Ben Scott

Personal information
- Full name: Ben James Matthew Scott
- Born: 4 August 1981 (age 45) Isleworth, London Borough of Hounslow
- Nickname: Scotty
- Height: 5 ft 7 in (1.70 m)
- Batting: Right-handed
- Role: Wicketkeeper

Domestic team information
- 2002–2003: Surrey
- 2004–2011: Middlesex
- 2010–2011: → Worcestershire (loan)
- 2012: Worcestershire

Career statistics
| Competition | FC | LA | T20 |
| Matches | 80 | 105 | 73 |
| Runs scored | 2,881 | 873 | 449 |
| Batting average | 28.81 | 19.40 | 16.03 |
| 100s/50s | 3/17 | 0/4 | 0/0 |
| Top score | 164* | 73* | 43* |
| Catches/stumpings | 221/22 | 83/31 | 23/27 |
- Source: CricInfo, 6 June 2011

= Ben Scott (cricketer) =

English cricketer (born 1981)

Benjamin James Matthew Scott (born 4 August 1981) is a former English first-class cricketer. He was a right-handed batsman and wicket-keeper. He was born in Isleworth in the London Borough of Hounslow.

==Early career==
Ben Scott began playing his cricket at Wycombe House Cricket Club. Scott began to work on his batting and progressed through the Middlesex Colts Age groups before signing for the Middlesex. A lack of opportunities meant that he crossed the Thames and moved to Middlesex's local rivals Surrey for one season, where he was behind Jonathan Batty as first choice wicket-keeper.

==Middlesex return==
Scott moved back to Middlesex in 2004.

Scott had had limited wicket-keeping opportunities, prior to the absence of David Nash due to an injury in 2004. During this time, he claimed his first century against Northamptonshire. He made 50 dismissals in 2005, ensuring Middlesex avoided relegation.

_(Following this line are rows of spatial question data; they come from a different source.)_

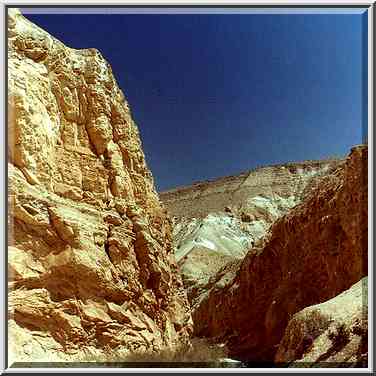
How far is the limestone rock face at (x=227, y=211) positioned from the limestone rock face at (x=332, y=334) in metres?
21.5

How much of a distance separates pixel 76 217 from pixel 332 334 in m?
4.48

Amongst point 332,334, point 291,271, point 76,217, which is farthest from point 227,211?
A: point 332,334

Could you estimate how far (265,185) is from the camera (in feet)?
172

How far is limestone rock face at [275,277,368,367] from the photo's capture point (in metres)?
8.09

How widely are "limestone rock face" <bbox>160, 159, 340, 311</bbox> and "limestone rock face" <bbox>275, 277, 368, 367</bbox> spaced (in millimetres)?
21547

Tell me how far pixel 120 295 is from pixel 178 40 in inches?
173

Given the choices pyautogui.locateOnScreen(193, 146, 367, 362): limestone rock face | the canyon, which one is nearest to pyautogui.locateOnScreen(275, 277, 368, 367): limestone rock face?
the canyon

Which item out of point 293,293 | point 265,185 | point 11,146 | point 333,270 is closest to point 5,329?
point 11,146

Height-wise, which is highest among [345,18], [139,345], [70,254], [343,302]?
[345,18]

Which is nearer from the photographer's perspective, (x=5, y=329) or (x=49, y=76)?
(x=5, y=329)

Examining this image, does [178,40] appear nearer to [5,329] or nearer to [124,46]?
[124,46]

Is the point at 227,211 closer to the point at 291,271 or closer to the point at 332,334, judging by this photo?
the point at 291,271

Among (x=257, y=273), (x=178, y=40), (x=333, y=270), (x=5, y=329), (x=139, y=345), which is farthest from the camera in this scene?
(x=257, y=273)

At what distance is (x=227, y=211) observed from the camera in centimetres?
4816
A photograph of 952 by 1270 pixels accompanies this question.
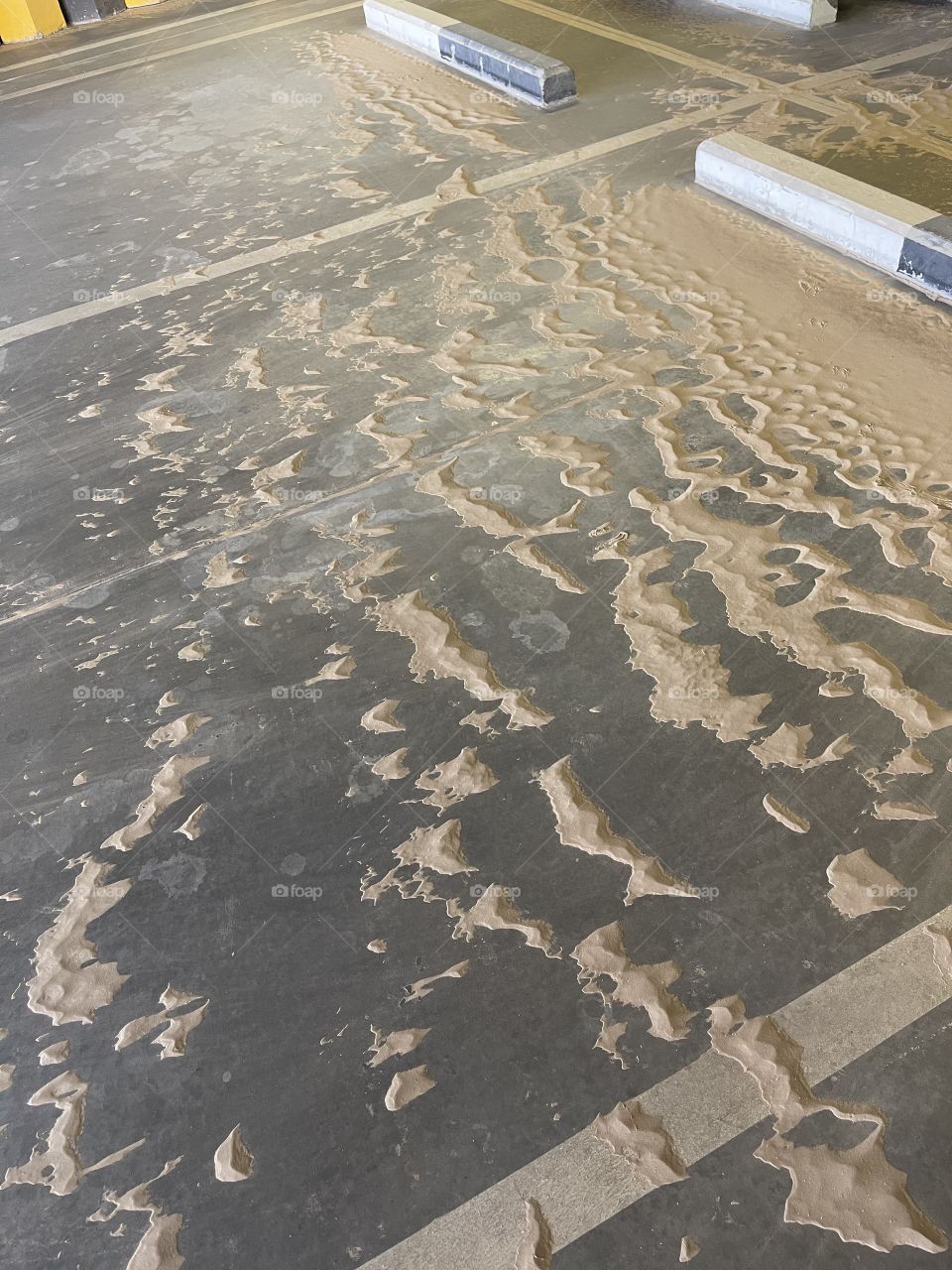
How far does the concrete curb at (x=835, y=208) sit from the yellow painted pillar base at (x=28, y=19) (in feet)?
26.1

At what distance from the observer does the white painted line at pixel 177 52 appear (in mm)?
8859

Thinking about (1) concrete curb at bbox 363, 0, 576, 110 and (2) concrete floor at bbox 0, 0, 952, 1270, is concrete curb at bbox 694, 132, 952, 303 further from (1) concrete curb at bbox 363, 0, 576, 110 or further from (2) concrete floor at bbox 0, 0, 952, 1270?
(1) concrete curb at bbox 363, 0, 576, 110

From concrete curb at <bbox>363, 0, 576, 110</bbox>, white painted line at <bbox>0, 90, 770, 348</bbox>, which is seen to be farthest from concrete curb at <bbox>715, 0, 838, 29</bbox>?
concrete curb at <bbox>363, 0, 576, 110</bbox>

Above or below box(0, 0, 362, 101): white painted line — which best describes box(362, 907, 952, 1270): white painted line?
below

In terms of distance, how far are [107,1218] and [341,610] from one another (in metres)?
1.92

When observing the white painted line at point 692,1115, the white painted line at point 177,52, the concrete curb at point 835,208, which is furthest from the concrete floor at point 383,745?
the white painted line at point 177,52

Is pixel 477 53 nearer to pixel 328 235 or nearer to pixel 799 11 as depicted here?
pixel 799 11

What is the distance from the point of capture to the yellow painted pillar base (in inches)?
394

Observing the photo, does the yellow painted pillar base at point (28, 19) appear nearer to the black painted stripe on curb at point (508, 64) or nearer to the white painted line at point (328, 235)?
the black painted stripe on curb at point (508, 64)

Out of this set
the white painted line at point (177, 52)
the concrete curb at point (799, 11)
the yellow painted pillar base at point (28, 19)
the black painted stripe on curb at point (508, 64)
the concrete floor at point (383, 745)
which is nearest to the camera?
the concrete floor at point (383, 745)

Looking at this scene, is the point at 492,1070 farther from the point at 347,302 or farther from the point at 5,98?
the point at 5,98

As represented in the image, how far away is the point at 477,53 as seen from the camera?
24.1ft

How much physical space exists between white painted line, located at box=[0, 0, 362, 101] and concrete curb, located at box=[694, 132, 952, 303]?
5.31m

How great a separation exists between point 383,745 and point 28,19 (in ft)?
34.2
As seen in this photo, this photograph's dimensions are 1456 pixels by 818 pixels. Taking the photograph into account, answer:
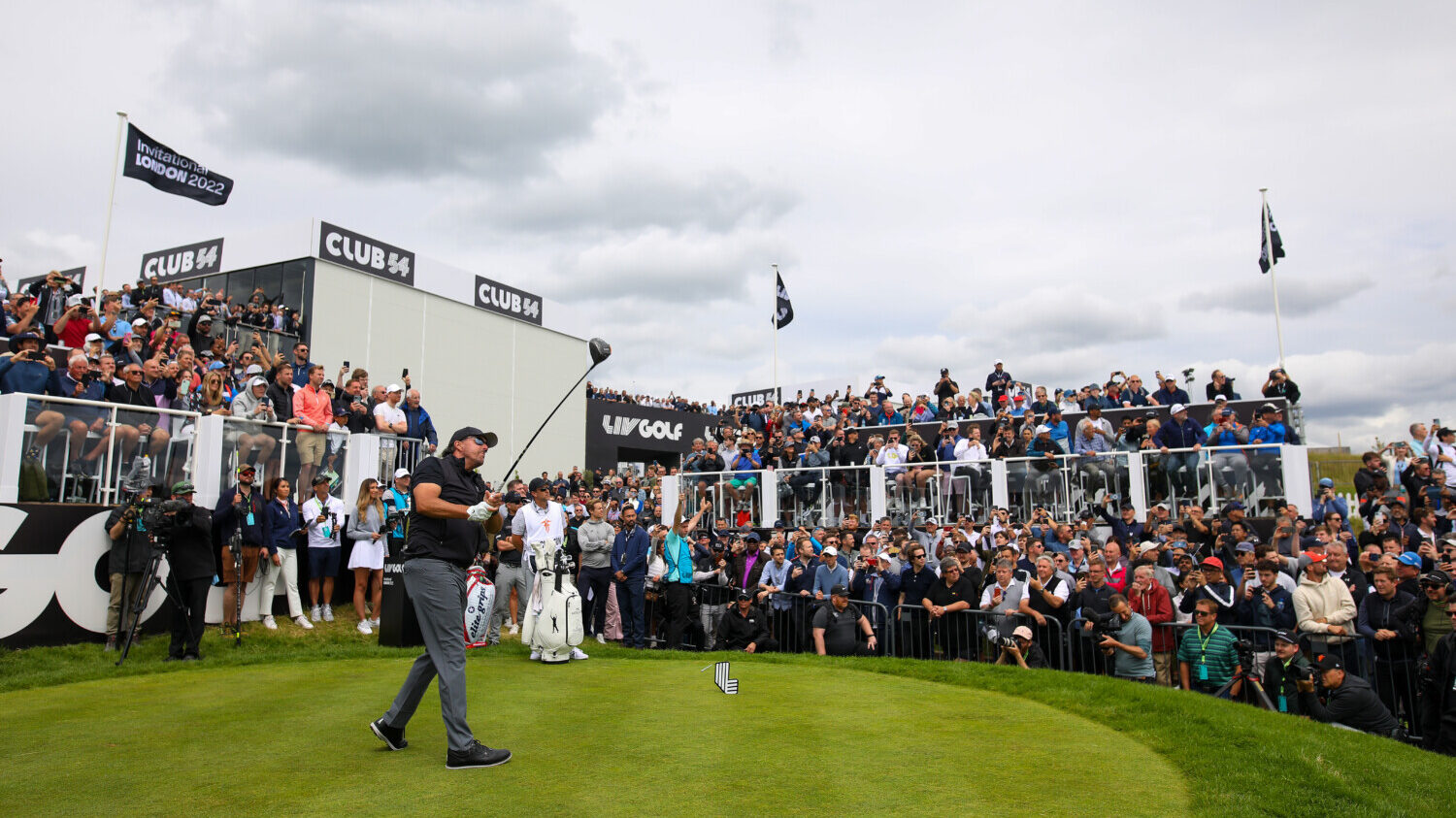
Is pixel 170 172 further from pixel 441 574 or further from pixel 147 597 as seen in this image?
pixel 441 574

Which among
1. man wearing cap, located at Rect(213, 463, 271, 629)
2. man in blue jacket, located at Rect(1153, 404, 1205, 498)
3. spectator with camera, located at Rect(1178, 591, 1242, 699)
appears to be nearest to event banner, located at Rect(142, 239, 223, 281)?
man wearing cap, located at Rect(213, 463, 271, 629)

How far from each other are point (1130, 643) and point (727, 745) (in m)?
6.10

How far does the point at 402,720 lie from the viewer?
6.11m

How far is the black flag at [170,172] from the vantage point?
18281 mm

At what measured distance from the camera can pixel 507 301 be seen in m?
38.2

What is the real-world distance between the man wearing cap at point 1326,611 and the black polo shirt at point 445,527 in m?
8.43

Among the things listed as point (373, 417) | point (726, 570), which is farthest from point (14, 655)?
point (726, 570)

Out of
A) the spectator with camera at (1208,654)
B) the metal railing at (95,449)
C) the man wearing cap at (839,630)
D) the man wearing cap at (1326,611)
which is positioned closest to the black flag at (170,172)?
the metal railing at (95,449)

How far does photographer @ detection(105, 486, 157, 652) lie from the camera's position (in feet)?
37.6

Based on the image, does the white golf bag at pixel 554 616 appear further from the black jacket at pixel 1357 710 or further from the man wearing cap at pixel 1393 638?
the man wearing cap at pixel 1393 638

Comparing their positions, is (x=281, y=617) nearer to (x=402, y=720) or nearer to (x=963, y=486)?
(x=402, y=720)

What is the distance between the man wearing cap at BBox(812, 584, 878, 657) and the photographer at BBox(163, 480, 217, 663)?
766 centimetres

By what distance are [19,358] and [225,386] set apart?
11.8ft

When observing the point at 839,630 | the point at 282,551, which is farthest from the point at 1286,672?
the point at 282,551
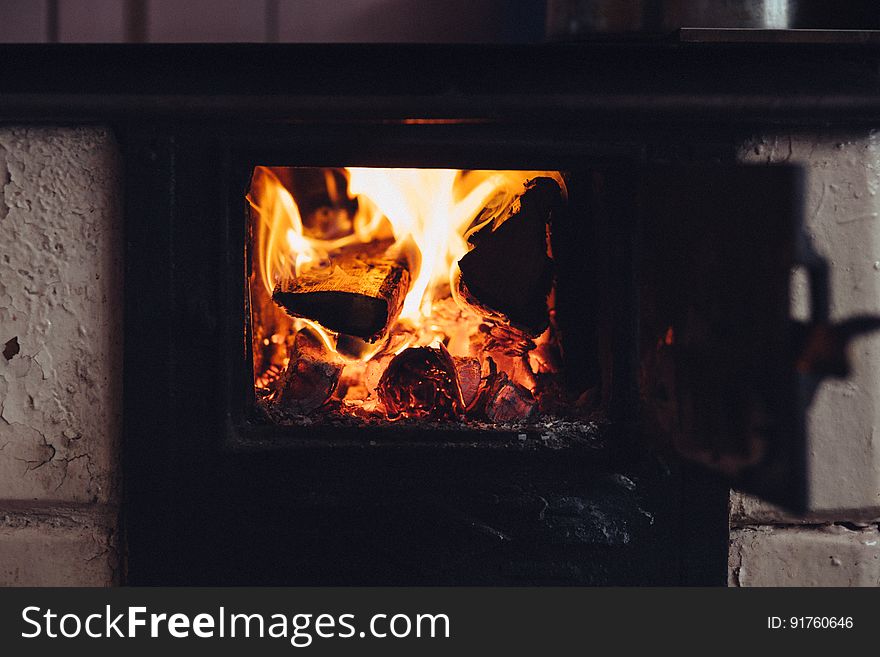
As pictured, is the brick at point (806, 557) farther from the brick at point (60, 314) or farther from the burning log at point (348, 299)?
the brick at point (60, 314)

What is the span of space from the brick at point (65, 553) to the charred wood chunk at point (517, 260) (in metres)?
0.61

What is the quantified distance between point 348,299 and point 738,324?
1.65 feet

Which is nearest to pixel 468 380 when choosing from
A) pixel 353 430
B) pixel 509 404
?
pixel 509 404

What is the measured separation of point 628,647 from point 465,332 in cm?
49

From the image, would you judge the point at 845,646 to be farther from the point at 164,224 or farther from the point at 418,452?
the point at 164,224

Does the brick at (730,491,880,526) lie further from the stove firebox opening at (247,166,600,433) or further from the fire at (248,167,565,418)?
the fire at (248,167,565,418)

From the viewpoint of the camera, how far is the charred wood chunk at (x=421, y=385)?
954 mm

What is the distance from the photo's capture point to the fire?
0.98m

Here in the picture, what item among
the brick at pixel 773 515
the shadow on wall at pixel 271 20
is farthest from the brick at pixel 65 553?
the brick at pixel 773 515

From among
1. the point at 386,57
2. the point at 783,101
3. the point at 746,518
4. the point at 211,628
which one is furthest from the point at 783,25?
the point at 211,628

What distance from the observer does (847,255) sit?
90 centimetres

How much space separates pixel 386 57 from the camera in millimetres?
800

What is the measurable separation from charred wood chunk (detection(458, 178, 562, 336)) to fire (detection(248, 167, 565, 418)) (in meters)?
0.03

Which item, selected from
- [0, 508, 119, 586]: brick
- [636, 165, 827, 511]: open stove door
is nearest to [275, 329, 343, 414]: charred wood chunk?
[0, 508, 119, 586]: brick
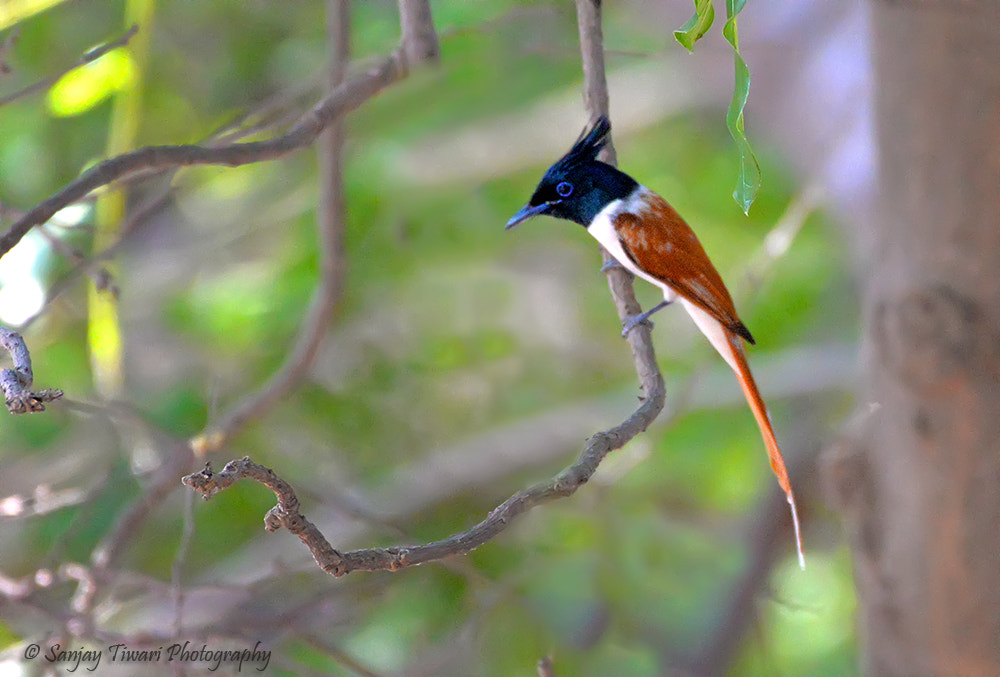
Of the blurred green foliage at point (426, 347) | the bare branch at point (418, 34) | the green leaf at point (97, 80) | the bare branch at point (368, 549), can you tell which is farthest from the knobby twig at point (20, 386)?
the green leaf at point (97, 80)

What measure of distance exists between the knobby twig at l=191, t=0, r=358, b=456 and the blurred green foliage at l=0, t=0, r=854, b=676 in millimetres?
204

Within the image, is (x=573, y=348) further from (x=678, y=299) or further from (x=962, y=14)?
(x=962, y=14)

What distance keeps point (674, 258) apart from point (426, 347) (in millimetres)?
2280

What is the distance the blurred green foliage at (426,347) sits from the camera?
13.2 ft

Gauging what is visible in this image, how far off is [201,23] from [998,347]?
4292mm

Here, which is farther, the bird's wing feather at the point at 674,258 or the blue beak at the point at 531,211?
the blue beak at the point at 531,211

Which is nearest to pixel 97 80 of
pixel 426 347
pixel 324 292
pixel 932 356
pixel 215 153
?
pixel 324 292

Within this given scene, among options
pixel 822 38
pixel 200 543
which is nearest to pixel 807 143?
pixel 822 38

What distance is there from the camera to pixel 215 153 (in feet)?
5.72

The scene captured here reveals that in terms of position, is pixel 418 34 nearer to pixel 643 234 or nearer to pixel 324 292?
pixel 643 234

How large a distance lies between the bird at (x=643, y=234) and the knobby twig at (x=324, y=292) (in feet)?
2.12

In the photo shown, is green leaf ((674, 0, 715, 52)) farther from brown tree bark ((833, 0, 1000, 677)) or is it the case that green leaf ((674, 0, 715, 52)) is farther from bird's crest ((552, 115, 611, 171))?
brown tree bark ((833, 0, 1000, 677))

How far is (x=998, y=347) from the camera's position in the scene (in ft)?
8.92

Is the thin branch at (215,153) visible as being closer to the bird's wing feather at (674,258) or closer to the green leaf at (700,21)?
the green leaf at (700,21)
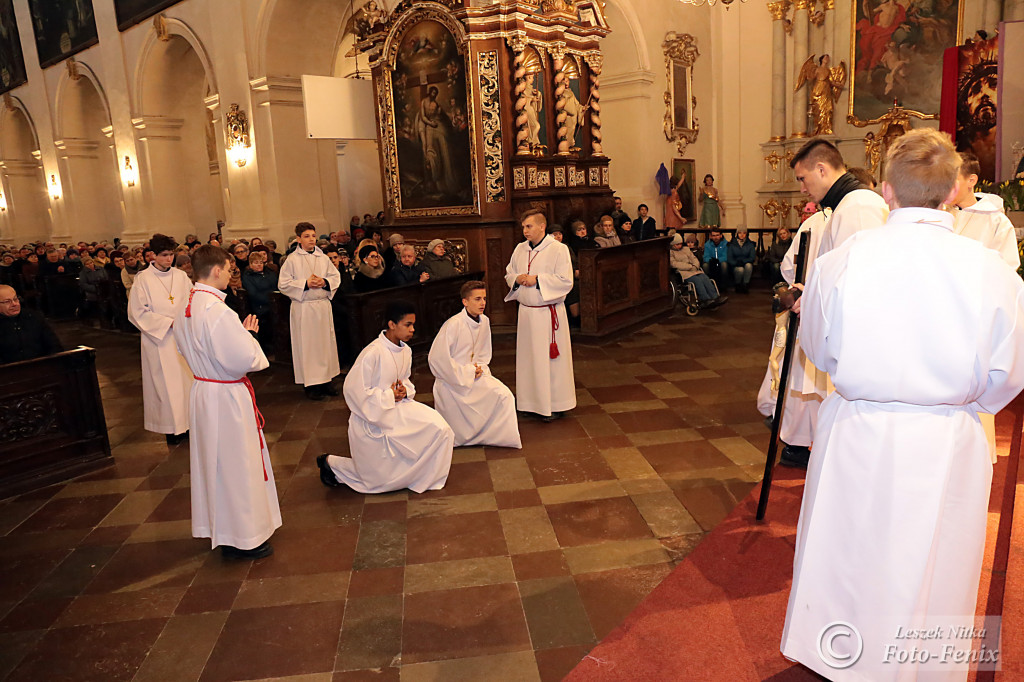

During the 2008 season Scott was the wicketkeeper and began to find some form with the bat climbing up the Batting order. Middlesex won the T20 Cup and were invited to play in the West Indies in the Stanford Series.

Scott's Nephew Joel Pope is following in his footsteps from Wycombe House onto the County Cricket Circuit, beginning his career with Leicestershire County Cricket Club.

Scott was selected for the England Lions tour of New Zealand in February 2009.

With wicketkeeping opportunities at Middlesex limited due to the presence of John Simpson in the first team, Scott played for Worcestershire during the 2010 and 2011 season, on loan. Scott joined Worcestershire on a permanent basis for the 2012 season.

Scott was released by Worcestershire in 2012 and announced his retirement from professional cricket a few days later.